Traditional word embeddings provide us with the ability to translate words into number vectors such that computers can manipulate them algebraically. This basically allows us to do math with words (e.g. KING – MAN + WOMAN = QUEEN).
This paper proposes another technique for word embeddings. Instead of translating words into vectors (points in space), they translate them into n-dimensional boxes. The advantage of boxes over points to represent words is that boxes can contain one another. Hence, box embeddings provide us with a simple way of creating hierarchical embeddings. For example, the box for “mammals” would contain the boxes for “dogs“ and “cats”. This provides a better representation of words that can then be leveraged by machine learning models.
Beginning during the 24th century BC, the Akkadian Empire was one of the first human civilizations to ever exist. Today, the Akkadian language is long forgotten but old written tablets have been found in mesopotamia. However, many of these relics have suffered the wrath of time and have been badly damaged.
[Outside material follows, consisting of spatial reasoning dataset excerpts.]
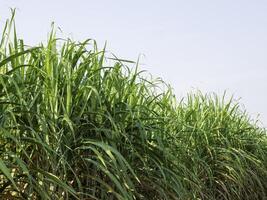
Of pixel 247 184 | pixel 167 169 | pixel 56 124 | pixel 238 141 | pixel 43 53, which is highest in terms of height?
pixel 43 53

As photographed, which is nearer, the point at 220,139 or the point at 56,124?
the point at 56,124

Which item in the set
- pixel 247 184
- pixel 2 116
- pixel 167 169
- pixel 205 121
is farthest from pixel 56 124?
pixel 247 184

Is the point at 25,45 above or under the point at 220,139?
above

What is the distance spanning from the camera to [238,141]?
423cm

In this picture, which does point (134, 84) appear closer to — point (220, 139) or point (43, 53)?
point (43, 53)

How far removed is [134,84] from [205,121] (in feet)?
4.80

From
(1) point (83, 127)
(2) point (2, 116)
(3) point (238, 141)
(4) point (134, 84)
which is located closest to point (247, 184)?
(3) point (238, 141)

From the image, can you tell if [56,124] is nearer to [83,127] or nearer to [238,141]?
[83,127]

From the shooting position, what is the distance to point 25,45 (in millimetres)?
2176

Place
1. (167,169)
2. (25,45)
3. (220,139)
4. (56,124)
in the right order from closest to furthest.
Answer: (56,124) → (25,45) → (167,169) → (220,139)

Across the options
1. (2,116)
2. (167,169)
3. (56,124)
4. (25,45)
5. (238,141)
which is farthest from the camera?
(238,141)

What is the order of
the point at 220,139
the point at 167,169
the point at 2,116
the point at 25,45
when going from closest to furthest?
the point at 2,116 → the point at 25,45 → the point at 167,169 → the point at 220,139

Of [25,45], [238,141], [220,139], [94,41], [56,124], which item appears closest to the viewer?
[56,124]

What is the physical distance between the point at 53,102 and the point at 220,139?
2.13m
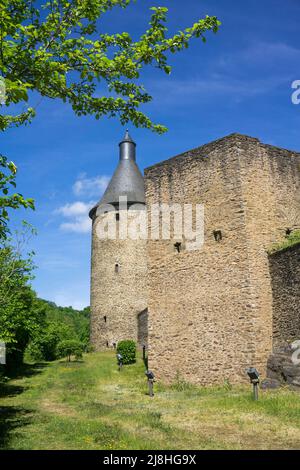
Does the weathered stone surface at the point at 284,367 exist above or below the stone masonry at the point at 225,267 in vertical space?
below

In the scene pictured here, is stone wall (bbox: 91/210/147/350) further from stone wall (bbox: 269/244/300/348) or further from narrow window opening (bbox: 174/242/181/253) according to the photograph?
stone wall (bbox: 269/244/300/348)

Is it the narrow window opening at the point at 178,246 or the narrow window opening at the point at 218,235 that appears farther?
the narrow window opening at the point at 178,246

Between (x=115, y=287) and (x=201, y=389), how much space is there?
740 inches

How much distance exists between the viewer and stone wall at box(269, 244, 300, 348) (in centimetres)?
1238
This paper proposes to use modern Language Modelling technology to try and predict missing words on these tablets. They showed impressive results and demonstrated that training their model on related modern semitic languages such as Arabic can help provide better performance than if we were to only use the few tablets available as training set. Such a model could help historians uncover the secrets of our past.
Language models are one of the most important developments in NLP. These are models capable of generating text and word embeddings. They are the basis of many downstream systems. As such, understanding their behavior is essential.
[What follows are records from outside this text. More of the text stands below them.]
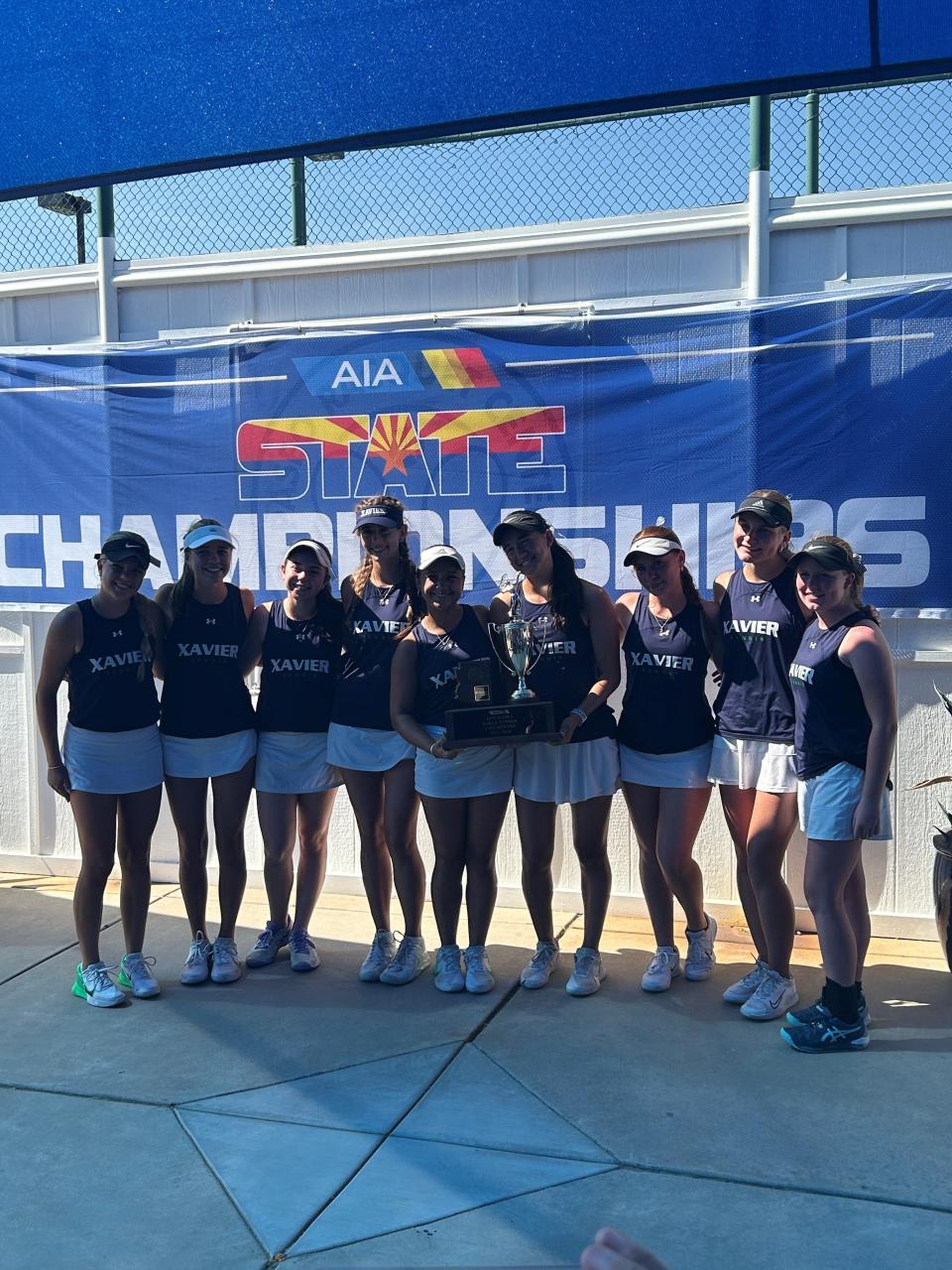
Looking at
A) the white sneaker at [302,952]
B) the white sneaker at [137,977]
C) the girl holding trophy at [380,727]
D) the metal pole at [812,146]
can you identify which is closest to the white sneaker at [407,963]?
the girl holding trophy at [380,727]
This paper studies the long term contextual memory of such models. That is when predicting the next word, how far in the past (previous words) will the model look to decide which word to generate next. They discovered that the type of text matters. Continuous narrative such as fiction leads the model to care more about past words than technical texts. This demonstrates that such models are flexible and can differentiate various kinds of texts.
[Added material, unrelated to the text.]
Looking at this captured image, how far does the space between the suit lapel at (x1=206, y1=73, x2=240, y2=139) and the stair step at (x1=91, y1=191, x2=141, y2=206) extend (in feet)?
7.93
Generating good text using Language Models is difficult. However, even if the text is legible, it might not be appropriate for every user. This paper discusses the importance and challenges of generating personalized text that is user-specific. This can mean adapting the lexical register used to align with the user. Examples include varying the level of formality in the text or the level of depth with respect to the user’s knowledge and ability.
This paper asks a simple question. Does the order of words matter in a sentence? They used language models to try to reorder shuffled sentences. They demonstrated that language models can infer the order of words with a minimal amount of error. This implies that word order does not convey much information that is independent from the information provided by the words themselves. This can be explained because syntax ( which is learned by the language models) limits the way words can be ordered. This puts into question the relevance of the position of words in a sentence as useful information for text analysis.
Language models do not function like us. When deciding which word to generate next, they compute a distribution of probability over a vocabulary of words. Consequently, if multiple words are valid, they will compete for probability since all probabilities must add to 1. This makes probability a poor measure of correctness.
This paper proposes to use PMI instead of probability as a scoring function as it is not subject to such competition. Using PMI shows significant improvement over simple probabilities for text generation. This simple trick can have a large impact on future language modelling research.
Language models are really good at understanding human language. However, they have difficulties with numbers. Specifically, numbers in ranges that they haven’t encountered during their training. Moreover, current methods manipulate numbers in the same manner as words by trying to extract common syllables which is not appropriate. This can impact performance significantly.
This paper proposes a simple yet elegant solution. They pre-process text to transform numbers into another surface form that leads to better performance for language models (“421” becomes “4e3 2e2 1e1”). Consequently, their model is better able to generalize to a larger range of numbers.